The Trump administration Friday essentially made it easy for employers to refuse to provide birth control to their workers, issuing what it called “rules protecting conscience rights of all Americans.” An estimated 55 million women gained access to birth control and didn’t have to pay a co-payment thanks to the Obama administration and the Affordable Care Act.

The Trump administration move comes at the peak of open enrollment season when employers allow their workers to change or choose their health benefits for next year. It’s during this time when workers find out what their premiums are as well as their co-payments and deductibles and whether there are any coverage changes.

Paul Ryan, the Speaker of the U.S. House of Representatives, called Trump's birth control decision "a landmark day for religious liberty.”

But employee health benefits experts don’t expect companies to end offers to workers for birth control without co-payments. It's considered a low cost preventive service that's cheaper than a baby delivery.  Birth control pills, in particular, are largely available in cheaper generics and co-payments even before ACA became law were low.

In 2010, before the ACA was signed into law, nearly 9 in 10 employers covered contraceptives no matter company size , the benefits consultancy Mercer, a subsidiary of Marsh & McLennan Co. said.

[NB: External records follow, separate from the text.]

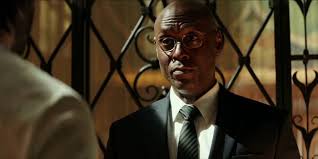 Dan the Dyna-Mite was Once the JSA's Dark Superman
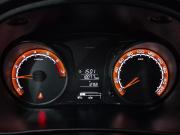 Lada (ВАЗ) Granta I Рестайлинг Альметьевск  - изображение 36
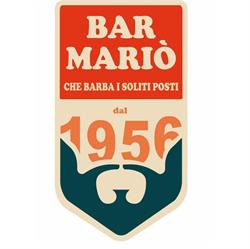 Bar Marió, Civitanova Marche orari di apertura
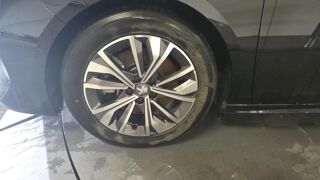 508 GENERATION-II SW 1.6 225H 180 HYBRID PHEV 12.4KWH ALLURE PAC 2022 occasion 76190 Auzebosc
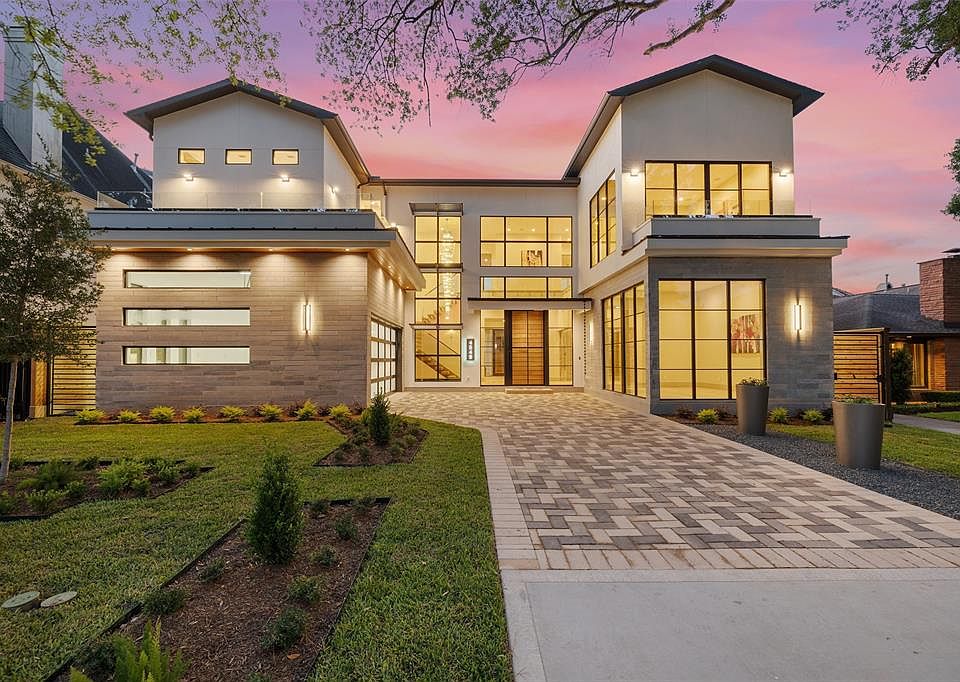 1st image of 4542 Shetland Ln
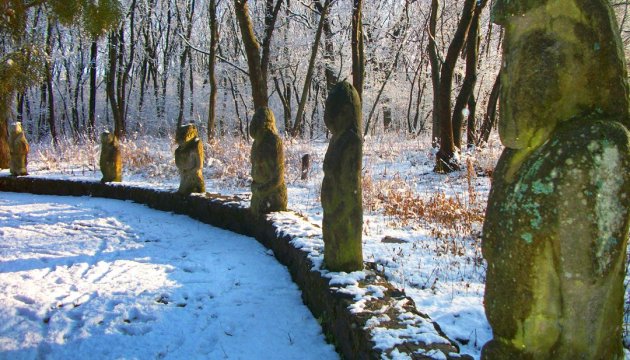 «Доминанта» Донетчины – Великий Анадоль. Как распорядиться наследием предшественников «Доминанта» Донетчины – Великий Анадоль. Как распорядиться наследием предшественников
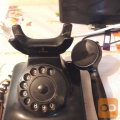Prodam starinski telefon Siemens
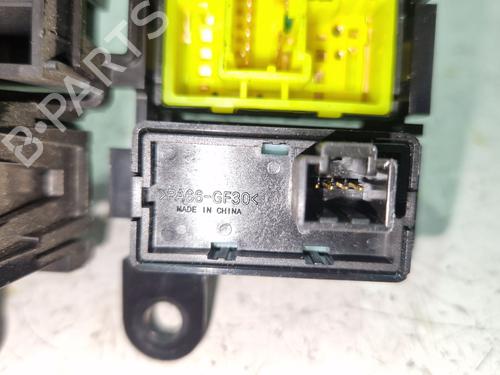 Mirror switch NISSAN JUKE (F15) 1.5 dCi | BP36531584I25  - Image 5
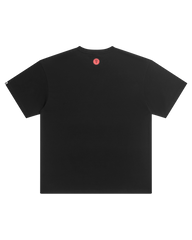 Cherries SS Tee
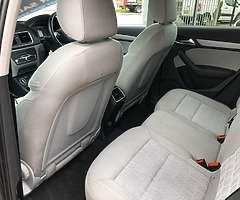 AUDI Q3 - Image 6/8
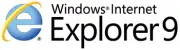 Internet Explorer 9 w wersji Beta dostępny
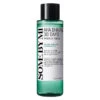 AHA BHA PHA 30 Days Miracle Toner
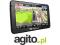 Nawigacja GPS NavRoad Xaro AutoMapa PL WiFi Andr.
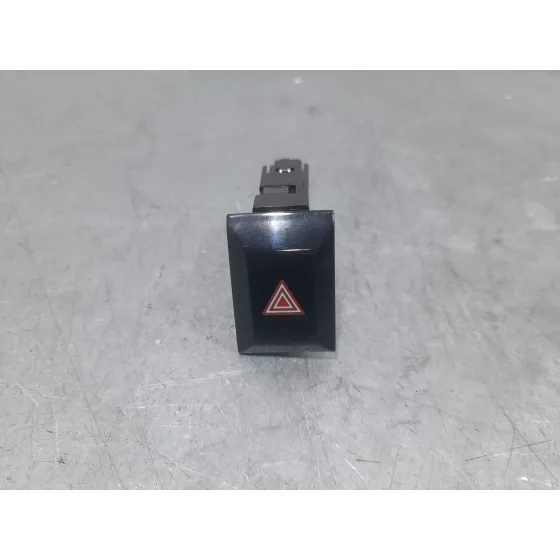 Warning para Toyota Corolla (E21)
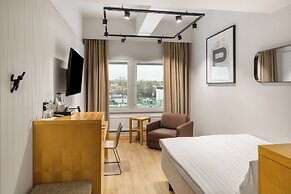 Original Sokos Hotel Wiklund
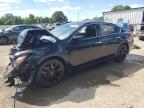 2017 NISSAN ALTIMA 2.5 - 1N4AL3AP1HC203620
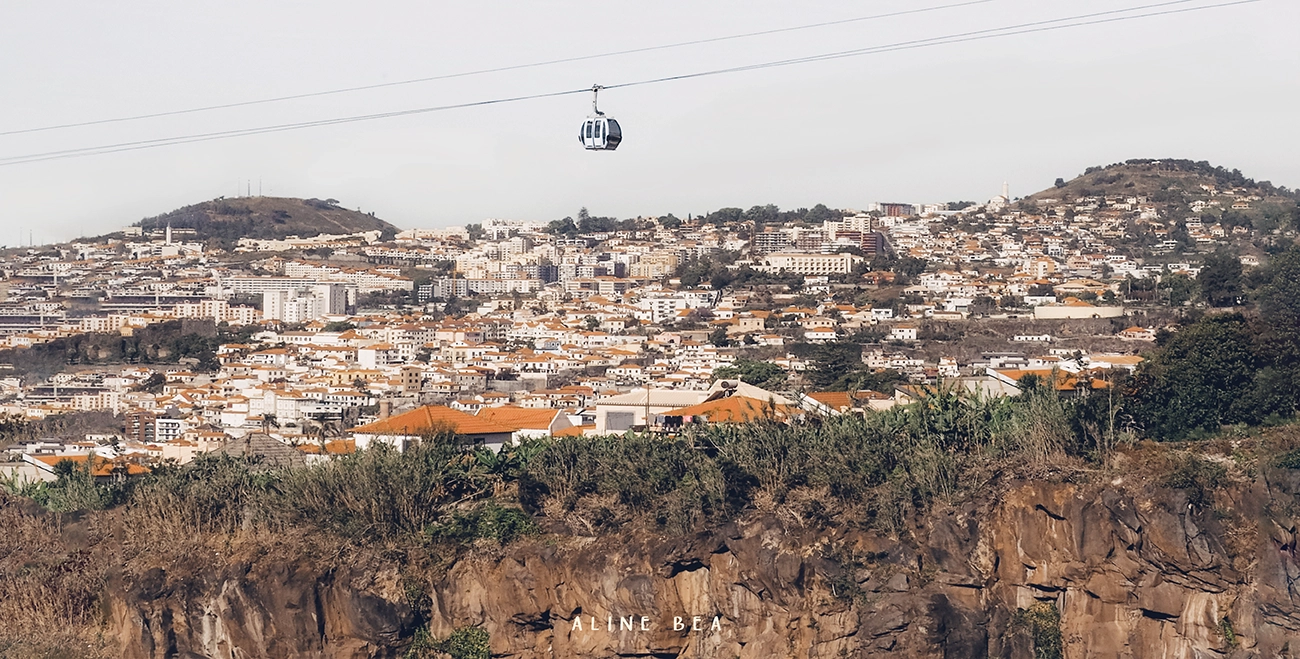 cable-car-city-landscape-madeira-island-by-Aline-Bea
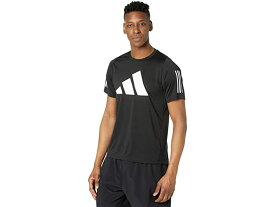 楽天市場 Nike フリーリフトの通販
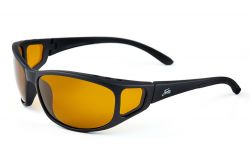 Fortis Wraps AM/PM (amber lens)*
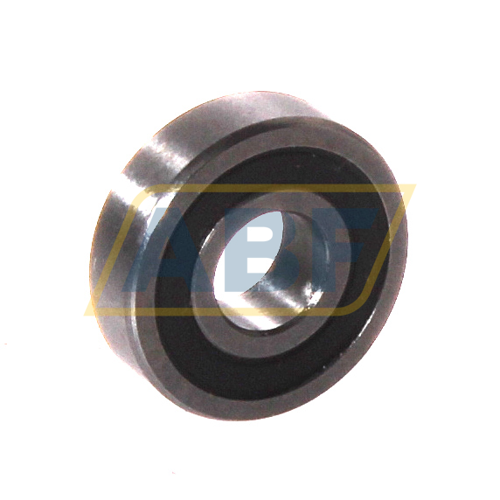 619/5-2RS1 AKN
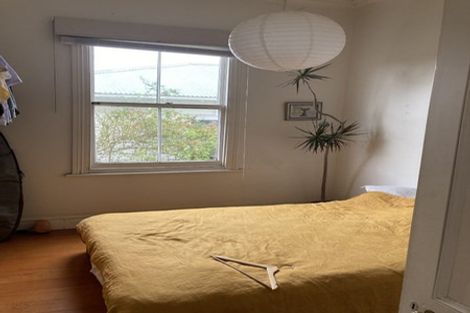 Photo of property in 222 Richmond Road, Grey Lynn, Auckland, 1021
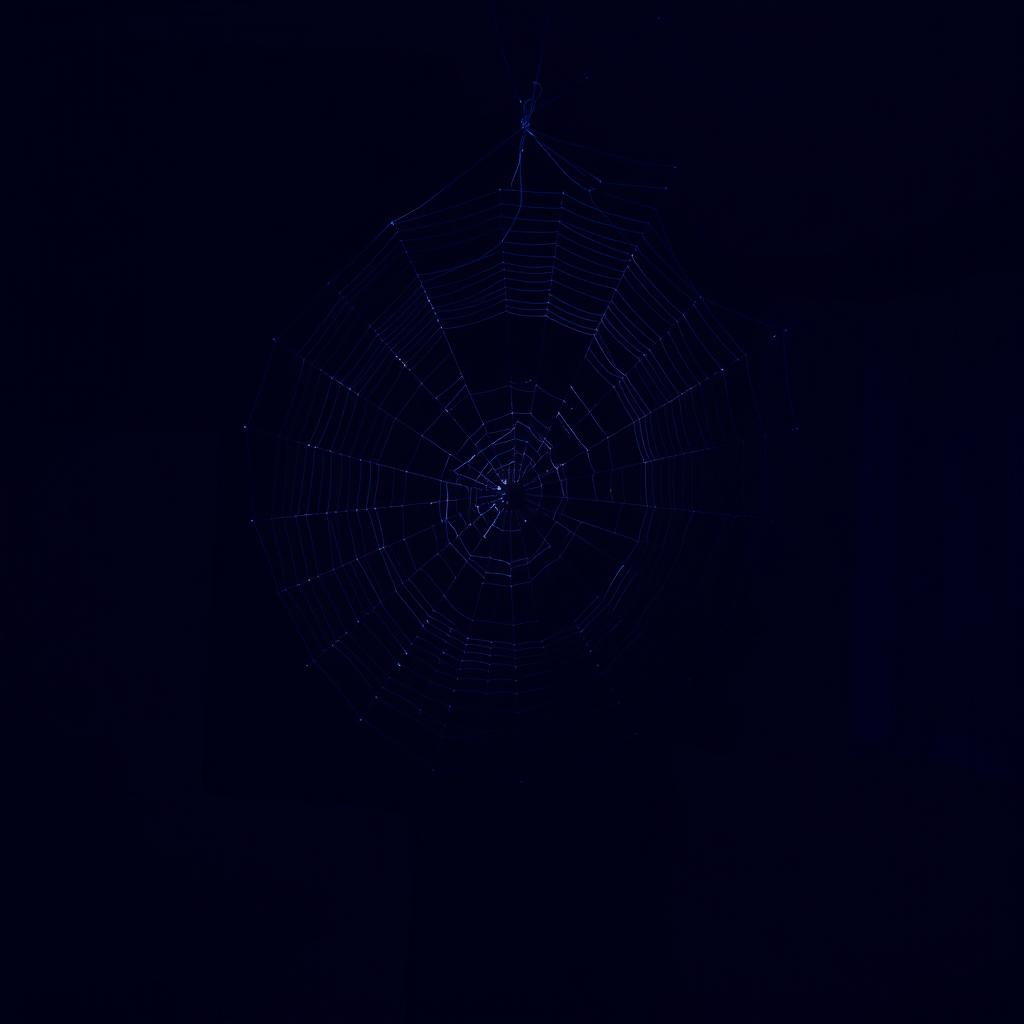 Persona image for Karol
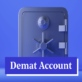 The Role of Demat Accounts in Facilitating Corporate Actions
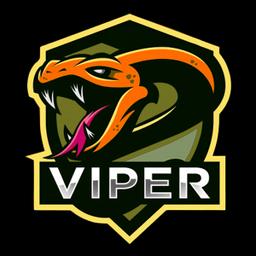 VIPER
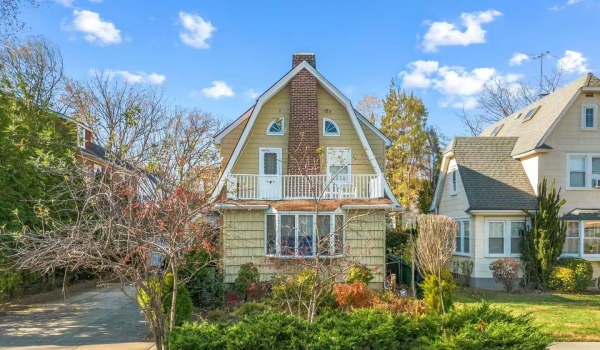 🎈�������У�������ʢֳ��ʽƯ��������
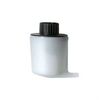 Gravity Feed Cup 7.5ccm
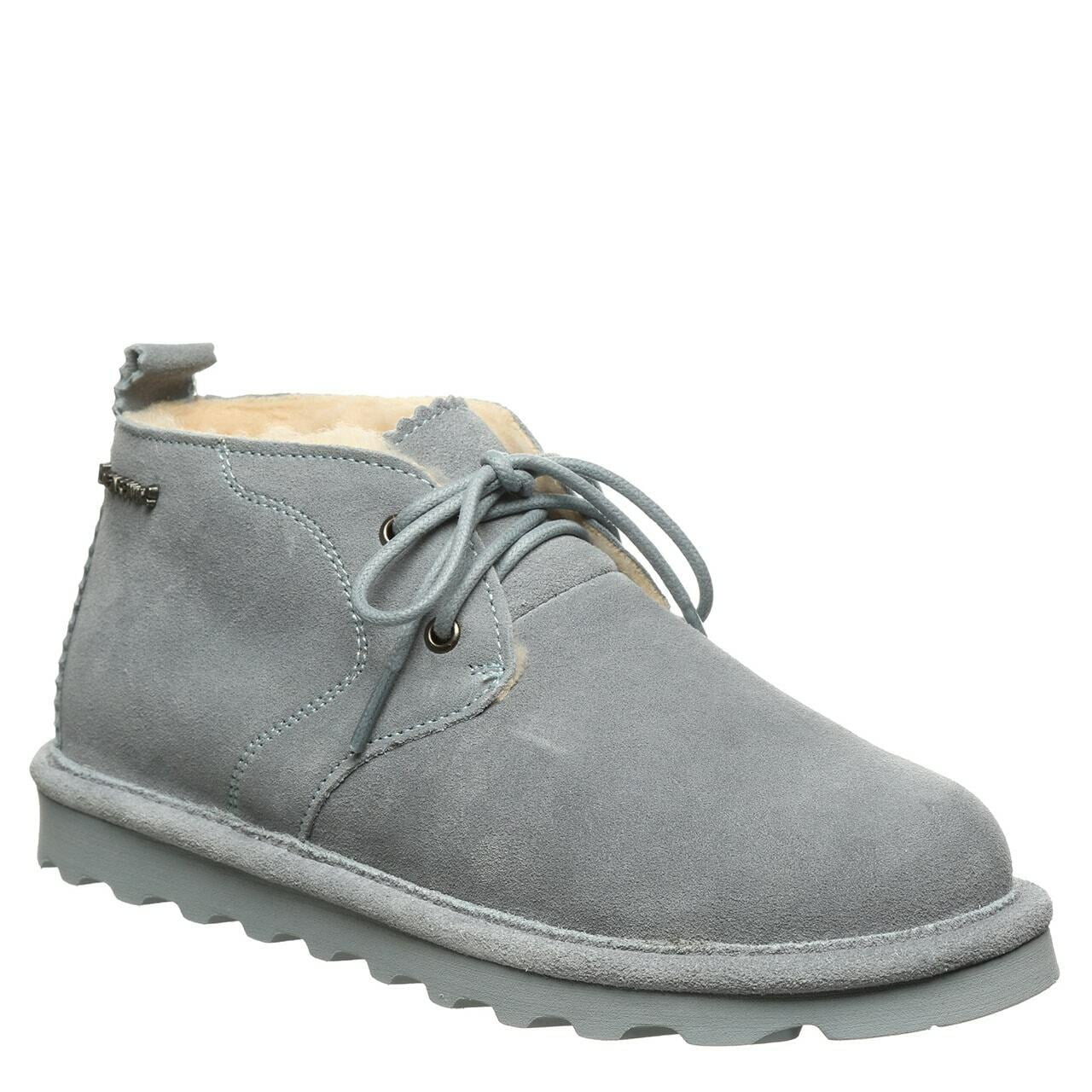 bearpaw womens skye boots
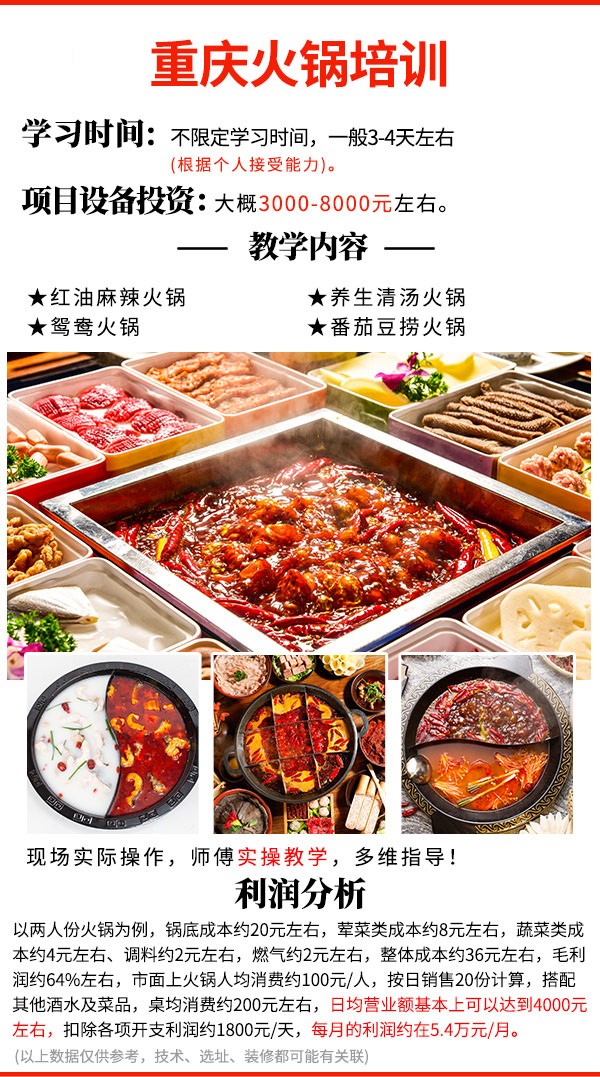ѵ ѵ ѵѧУǮ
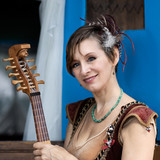 Misti Bernard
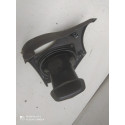 Moldura Com Difusor Ar Lado Esquerdo Ford Focus 2091-2008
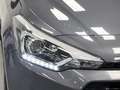 Hyundai i20 1.0 T-GDI Comfort NAVIGATIE | PARKEERCAMERA | CLIM Grijs - thumbnail 28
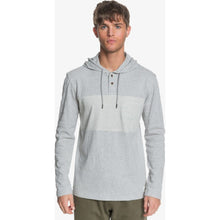 Load image into Gallery viewer, Dynamite Todd Long Sleeve Hooded Top
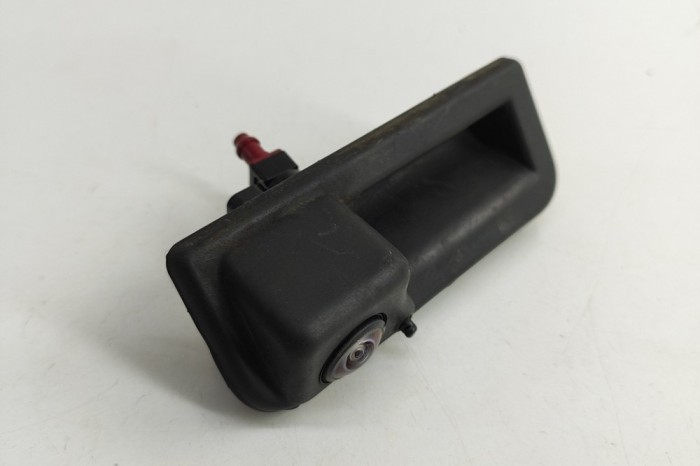 Comutator deschidere haion SKODA SKODA ENYAQ iV SUV 5AC, 5AZ 2022 OEM: 5E3827566A 29862005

“In 2010 contraceptives were covered by 88% of respondents, with little variation in prevalence by employer size,” Mercer  said in a report it issued in 2011. The findings in the report are based on Mercer’s survey of 779 employers in March of 2011 that included 157 employer respondents with fewer than 500 workers, more than 400 respondents with between 500 and 4,999 workers and 221 respondents with 5,000 or more employees.